== Your instructions ==
If an entry holds a picture, drop the picture and restate the rest word for word.

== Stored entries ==
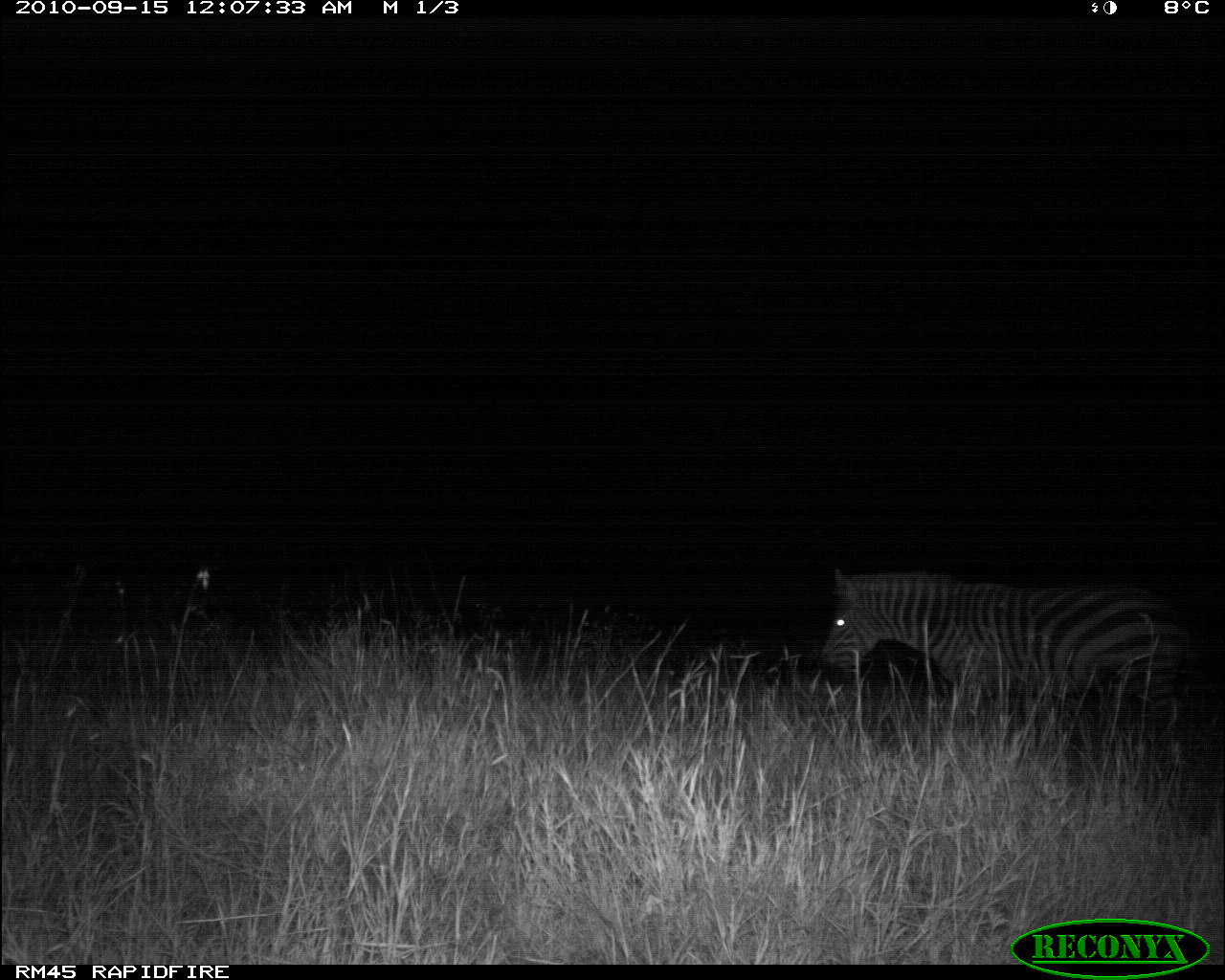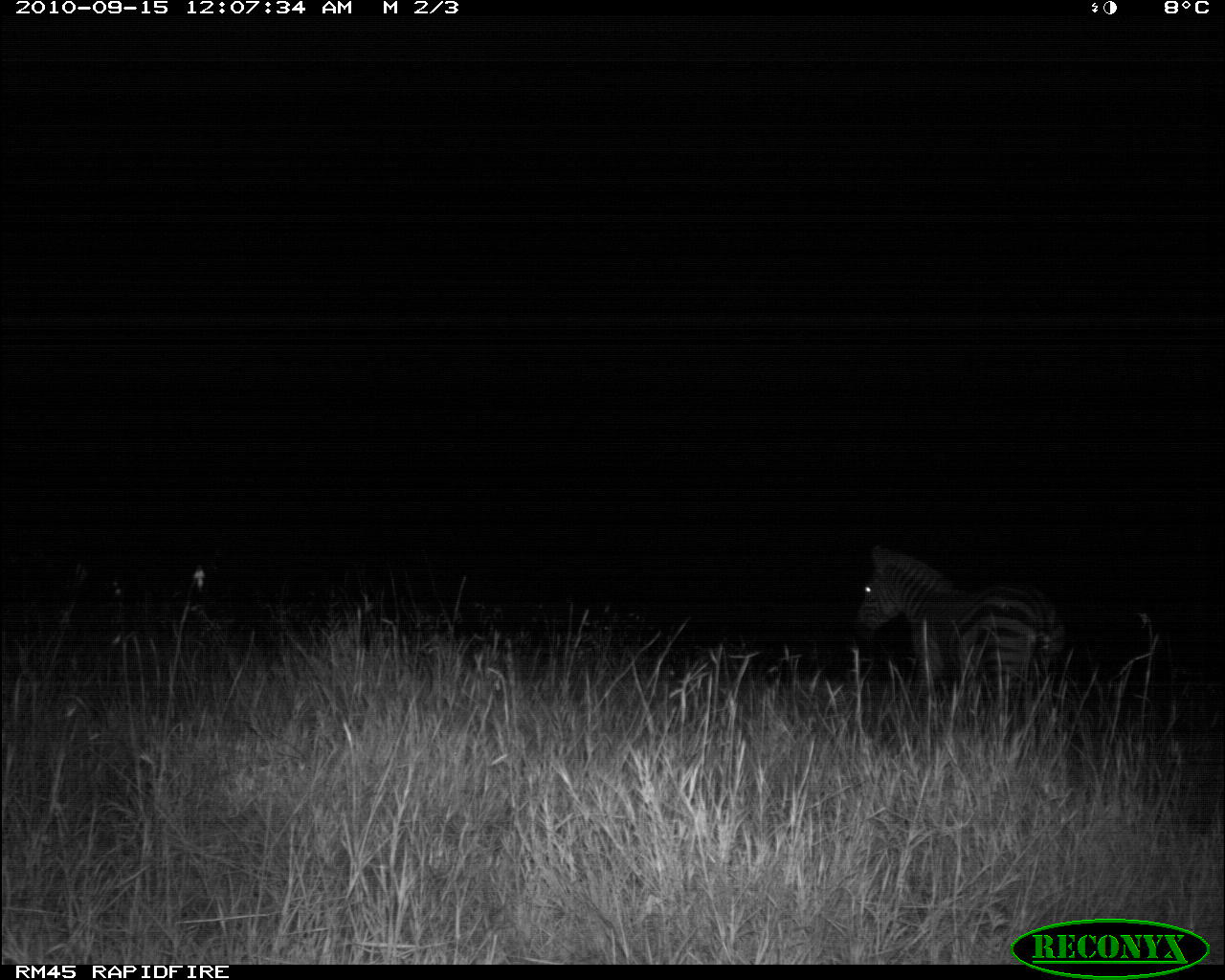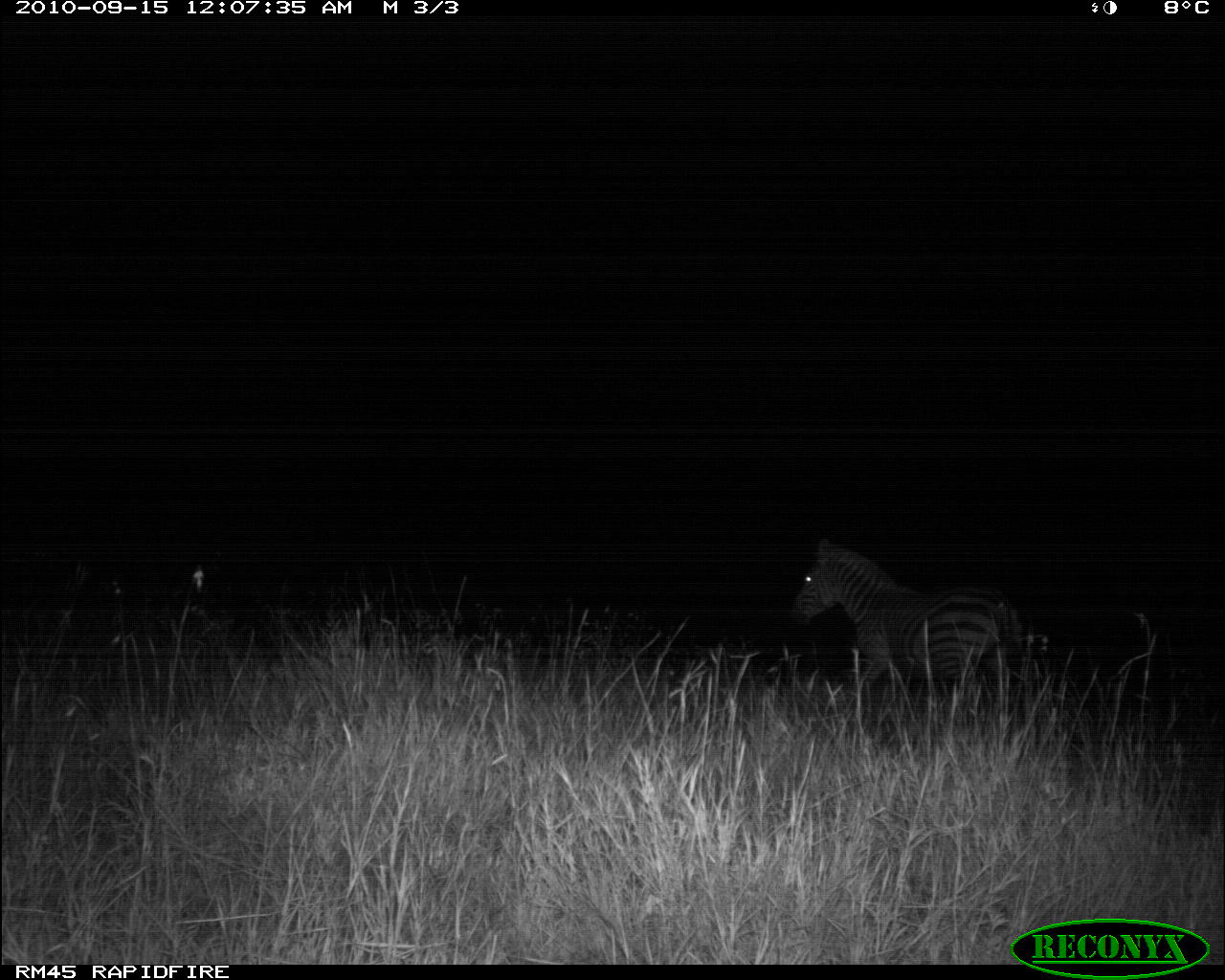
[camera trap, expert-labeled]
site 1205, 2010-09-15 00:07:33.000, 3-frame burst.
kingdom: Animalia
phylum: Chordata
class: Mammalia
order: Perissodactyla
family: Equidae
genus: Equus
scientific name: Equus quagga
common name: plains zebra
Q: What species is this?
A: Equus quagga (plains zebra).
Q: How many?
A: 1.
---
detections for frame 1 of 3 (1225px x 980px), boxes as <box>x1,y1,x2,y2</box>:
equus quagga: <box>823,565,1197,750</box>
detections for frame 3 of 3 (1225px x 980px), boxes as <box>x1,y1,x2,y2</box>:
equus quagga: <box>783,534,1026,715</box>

== Exercise result ==
[camera trap, expert-labeled]
site 1205, 2010-09-15 00:07:33.000, 3-frame burst.
kingdom: Animalia
phylum: Chordata
class: Mammalia
order: Perissodactyla
family: Equidae
genus: Equus
scientific name: Equus quagga
common name: plains zebra
Q: What species is this?
A: Equus quagga (plains zebra).
Q: How many?
A: 1.
---
detections for frame 1 of 3 (1225px x 980px), boxes as <box>x1,y1,x2,y2</box>:
equus quagga: <box>823,565,1197,750</box>
detections for frame 3 of 3 (1225px x 980px), boxes as <box>x1,y1,x2,y2</box>:
equus quagga: <box>783,534,1026,715</box>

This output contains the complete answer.